Fuente:

Tampoco sé si en China la convención literaria de los precavidos mongoles existió alguna vez. Si fuese así, El país imaginado de Eduardo Berti causaría escándalo por dos razones: primero, porque sus personajes son implacablemente memorables y, por más conjuros que se les quiera hacer, no desaparecerán al cerrar el libro; segundo, porque los acontecimientos de esta novela no dependen tanto de la voluntad de los personajes vivos sino del deseo de quienes ya han muerto. La abuela que agoniza al inicio del libro no disminuye con ese último aliento su presencia; al contrario, su sombra crece a medida que volvemos las páginas hasta ocupar todo el espacio de la novela. Si Berti efectuó un rito mágico al empezar a contar su historia, fue sin duda un rito opuesto al de los narradores mongoles.
Después de la destreza narrativa demostrada en sus primeras novelas —entre mis preferidas están Agua, La mujer de Wakefield, Todos los Funes—, no debería sorprendernos la maestría de El país imaginado. Decir que El país imaginado es un cuento de fantasmas es reducir esta obra prodigiosa a una cuestión de género, a menos de colocar en su categoría Otra vuelta de tuerca y Pedro Páramo. Como en estas obras primordiales, la novela de Berti no quiere ni separar la narración psicológica de la fantástica ni al lector escéptico del crédulo. Como la Inglaterra de James o el Méjico de Rulfo, la China de los años treinta cree en los fantasmas y en las ceremonias que estos exigen para convivir más o menos dignamente con los vivos. Como en el caso de James o de Rulfo, la maestría de Berti consiste no en convertir a los lectores a estas creencias, sino en obligarlos a respetarlas. En este sentido, es importante recordar que la China de Berti es un país «imaginado» y no «imaginario»: la distinción es esencial.

Objetivo de la tarea: Resuma en dos oraciones el texto sobre la novela El país imaginado.

Líneas proporcionadas:
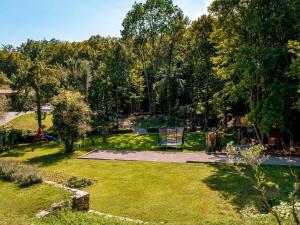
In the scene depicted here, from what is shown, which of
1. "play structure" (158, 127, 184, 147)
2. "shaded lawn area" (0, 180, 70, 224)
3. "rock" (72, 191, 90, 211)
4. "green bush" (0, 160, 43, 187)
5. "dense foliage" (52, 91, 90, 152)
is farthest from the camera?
"play structure" (158, 127, 184, 147)

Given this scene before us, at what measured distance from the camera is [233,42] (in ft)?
62.0

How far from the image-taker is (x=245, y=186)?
12406mm

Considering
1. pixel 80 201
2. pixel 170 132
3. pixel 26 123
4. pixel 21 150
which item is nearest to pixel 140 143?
pixel 170 132

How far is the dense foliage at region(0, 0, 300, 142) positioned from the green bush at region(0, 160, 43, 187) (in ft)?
38.6

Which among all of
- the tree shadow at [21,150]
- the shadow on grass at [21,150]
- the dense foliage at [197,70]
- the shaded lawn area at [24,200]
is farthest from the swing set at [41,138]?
the shaded lawn area at [24,200]

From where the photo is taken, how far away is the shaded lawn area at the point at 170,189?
10.1 meters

Respuesta correcta: En El país imaginado, de Eduardo Berti, los personajes son tan memorables que no desaparecen al cerrar el libro, y los acontecimientos dependen más del deseo de los muertos que de la voluntad de los vivos, como muestra la sombra de la abuela que agoniza al inicio y que crece hasta ocupar toda la novela. Llamarla cuento de fantasmas sería reducirla a una cuestión de género, pues, como Otra vuelta de tuerca y Pedro Páramo, no separa la narración psicológica de la fantástica y obliga al lector a respetar las creencias de una China de los años treinta que es «imaginada» y no «imaginaria».